• _LISTED ENTRIES_
┌──
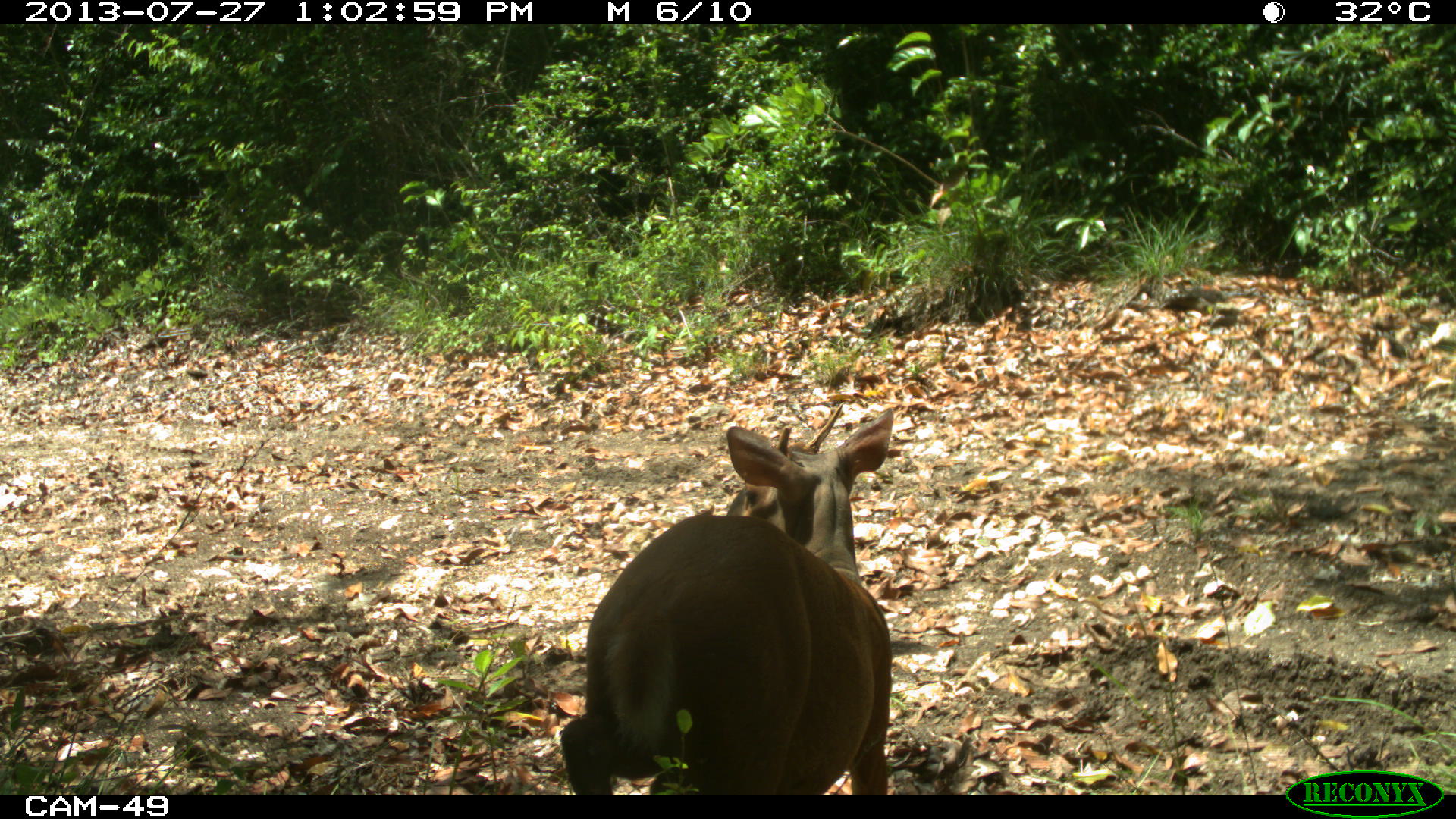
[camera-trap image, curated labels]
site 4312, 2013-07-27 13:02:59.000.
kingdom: Animalia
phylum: Chordata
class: Mammalia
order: Artiodactyla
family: Cervidae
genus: Mazama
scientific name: Mazama temama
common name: central american red brocket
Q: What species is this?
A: Mazama temama (central american red brocket).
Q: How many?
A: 1.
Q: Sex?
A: Male.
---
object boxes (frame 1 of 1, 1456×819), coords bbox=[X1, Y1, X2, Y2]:
mazama temama: bbox=[558, 401, 895, 794]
└──
• _TASK REQUIREMENTS_
Write out the data above exactly as it appears, but without any image.

• _TASK RESPONSE_
[camera-trap image, curated labels]
site 4312, 2013-07-27 13:02:59.000.
kingdom: Animalia
phylum: Chordata
class: Mammalia
order: Artiodactyla
family: Cervidae
genus: Mazama
scientific name: Mazama temama
common name: central american red brocket
Q: What species is this?
A: Mazama temama (central american red brocket).
Q: How many?
A: 1.
Q: Sex?
A: Male.
---
object boxes (frame 1 of 1, 1456×819), coords bbox=[X1, Y1, X2, Y2]:
mazama temama: bbox=[558, 401, 895, 794]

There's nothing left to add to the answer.